Both solutions should work fine, but I implemented the hack to save time. Then, another issue occurred while we had to pre-render our SPA application pages. While our headless browser does its snapshots of our pages, guess what?

The authentication modals popped up because the “user” was not authenticated, and the opened modals got taken in the snapshot.

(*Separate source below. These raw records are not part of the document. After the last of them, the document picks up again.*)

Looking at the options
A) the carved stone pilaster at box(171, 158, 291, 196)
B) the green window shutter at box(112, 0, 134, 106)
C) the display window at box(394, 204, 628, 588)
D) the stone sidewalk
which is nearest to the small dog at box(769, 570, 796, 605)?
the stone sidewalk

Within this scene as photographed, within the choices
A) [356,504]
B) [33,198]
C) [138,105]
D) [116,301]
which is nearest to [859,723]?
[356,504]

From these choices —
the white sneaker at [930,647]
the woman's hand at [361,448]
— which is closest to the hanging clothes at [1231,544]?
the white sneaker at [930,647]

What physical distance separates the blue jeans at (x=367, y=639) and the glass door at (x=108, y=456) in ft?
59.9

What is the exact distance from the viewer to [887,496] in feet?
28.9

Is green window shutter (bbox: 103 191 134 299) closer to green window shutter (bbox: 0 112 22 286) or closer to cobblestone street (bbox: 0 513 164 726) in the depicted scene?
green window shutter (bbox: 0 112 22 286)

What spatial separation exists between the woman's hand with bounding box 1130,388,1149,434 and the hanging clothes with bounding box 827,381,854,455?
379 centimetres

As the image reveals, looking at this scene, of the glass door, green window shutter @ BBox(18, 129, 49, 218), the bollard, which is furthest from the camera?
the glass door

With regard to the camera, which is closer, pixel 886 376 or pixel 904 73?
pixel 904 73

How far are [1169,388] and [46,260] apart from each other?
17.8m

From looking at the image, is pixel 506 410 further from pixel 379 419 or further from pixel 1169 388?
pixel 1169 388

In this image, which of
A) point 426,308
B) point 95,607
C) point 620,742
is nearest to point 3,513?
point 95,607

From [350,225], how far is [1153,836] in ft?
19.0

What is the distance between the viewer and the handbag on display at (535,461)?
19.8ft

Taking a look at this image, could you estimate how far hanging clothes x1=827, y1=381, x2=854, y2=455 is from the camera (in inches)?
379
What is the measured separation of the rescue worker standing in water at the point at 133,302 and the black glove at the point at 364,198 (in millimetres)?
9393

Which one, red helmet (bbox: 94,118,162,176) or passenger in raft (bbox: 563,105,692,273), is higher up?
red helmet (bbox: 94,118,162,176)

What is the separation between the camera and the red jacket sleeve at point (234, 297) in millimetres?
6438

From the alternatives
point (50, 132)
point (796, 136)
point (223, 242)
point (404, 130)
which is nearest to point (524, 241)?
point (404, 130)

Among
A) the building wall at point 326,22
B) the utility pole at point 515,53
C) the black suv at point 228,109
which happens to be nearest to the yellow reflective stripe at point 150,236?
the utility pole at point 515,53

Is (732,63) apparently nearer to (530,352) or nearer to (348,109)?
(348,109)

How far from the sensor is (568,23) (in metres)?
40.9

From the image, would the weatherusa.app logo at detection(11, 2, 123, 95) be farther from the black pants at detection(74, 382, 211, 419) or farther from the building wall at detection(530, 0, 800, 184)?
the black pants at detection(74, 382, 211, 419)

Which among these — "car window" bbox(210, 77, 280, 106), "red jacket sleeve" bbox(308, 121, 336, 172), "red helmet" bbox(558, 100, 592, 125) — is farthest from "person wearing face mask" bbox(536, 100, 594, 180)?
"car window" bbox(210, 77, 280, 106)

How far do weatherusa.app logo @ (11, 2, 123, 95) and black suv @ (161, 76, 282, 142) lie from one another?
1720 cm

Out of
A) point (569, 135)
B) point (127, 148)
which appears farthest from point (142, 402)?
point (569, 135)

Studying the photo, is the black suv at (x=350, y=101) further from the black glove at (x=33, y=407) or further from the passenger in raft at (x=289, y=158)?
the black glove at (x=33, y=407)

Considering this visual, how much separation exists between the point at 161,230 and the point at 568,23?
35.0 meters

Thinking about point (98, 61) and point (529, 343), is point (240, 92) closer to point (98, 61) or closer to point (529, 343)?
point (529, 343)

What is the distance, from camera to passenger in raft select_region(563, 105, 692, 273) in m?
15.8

As the snapshots are like pre-rendered AngularJS index.html files to be served, the applications run from the snapshots naturally did not understood that a modal was already opened. (If you are not sure as to what I am talking about, maybe you can check out this article.) You would notice that keeping track of opened modals would not help at all. The way I solved it was, to disable such authentication modals from appearing for search bots and snapshot PhantomJS bot.

function isSearchBot() {
return /bot|googlebot|google|Google-StructuredDataTestingTool|facebot|facebookexternalhit|twitterbot|pinterest|crawler|spider|robot|crawling/i.test(navigator.userAgent);
}

function isPhantomBot() {
return /PhantomJS/i.test(navigator.userAgent);
}

function authenticateState(next) {
/*
Kinds of authentication action:
1) Show optional login modal if unauthenticated (authAction=promptIfUnauthenticated)
2) Show compulsory login modal if unauthenticated (authAction=loginIfUnauthenticated)
3) Redirect if unauthenticated (authAction=redirectIfUnauthenticated)
4) Redirect if authenticated (authAction=redirectIfAuthenticated)
5) Do nothing (authAction=undefined)
*/

Auth.isLoggedInAsync(function(loggedIn) {
if (next.data) {
if (loggedIn && next.data.authAction === 'redirectIfAuthenticated') {
$state.go('main');
} else if (!loggedIn && next.data.authAction === 'redirectIfUnauthenticated') {
$location.path('/login');
} else if (!loggedIn && next.data.authAction === 'loginIfUnauthenticated') {
if (!isSearchBot() && !isPhantomBot()) {
var modalInstance = $modal.open({
templateUrl: 'components/application/application.modal.login.html',
controller: 'ApplicationLoginCtrl',
size: 'sm',
backdrop: 'static',
keyboard: false
});
modalInstance.result.then(function (user) {
$state.forceReload();
}, function() {
$state.go('main');
});
}
} else if (!loggedIn && next.data.authAction === 'promptIfUnauthenticated') {
if (!isSearchBot() && !isPhantomBot()) {
var modalInstance = $modal.open({
templateUrl: 'components/application/application.modal.login.html',
controller: 'ApplicationLoginCtrl',
size: 'sm'
});
modalInstance.result.then(function (user) {
$state.forceReload();
});
}
} else if (loggedIn && Auth.getCurrentUser().role === 'hirer' && Auth.getCurrentUser().generated) {
if (!isSearchBot() && !isPhantomBot()) {
var modalInstance = $modal.open({
templateUrl: 'components/application/application.modal.claim.html',
controller: 'ApplicationClaimCtrl',
size: 'sm',
backdrop: 'static',
keyboard: false
});
modalInstance.result.then(function (user) {
$state.forceReload();
}, function() {
$state.go('main');
});
}
}
}
});
}

// Redirect to login if route requires auth and you're not logged in
$rootScope.$on('$stateChangeStart', function (event, toState) {
// clear all modals (if existing) first on new page
$('.modal-content > .ng-scope').each(function() {
try {
$(this).scope().$dismiss();
} catch(_) {}
});

authenticateState(toState);
});

I know the code is a bit messy without proper abstraction, but then, I was merely trying to share the principles and solutions.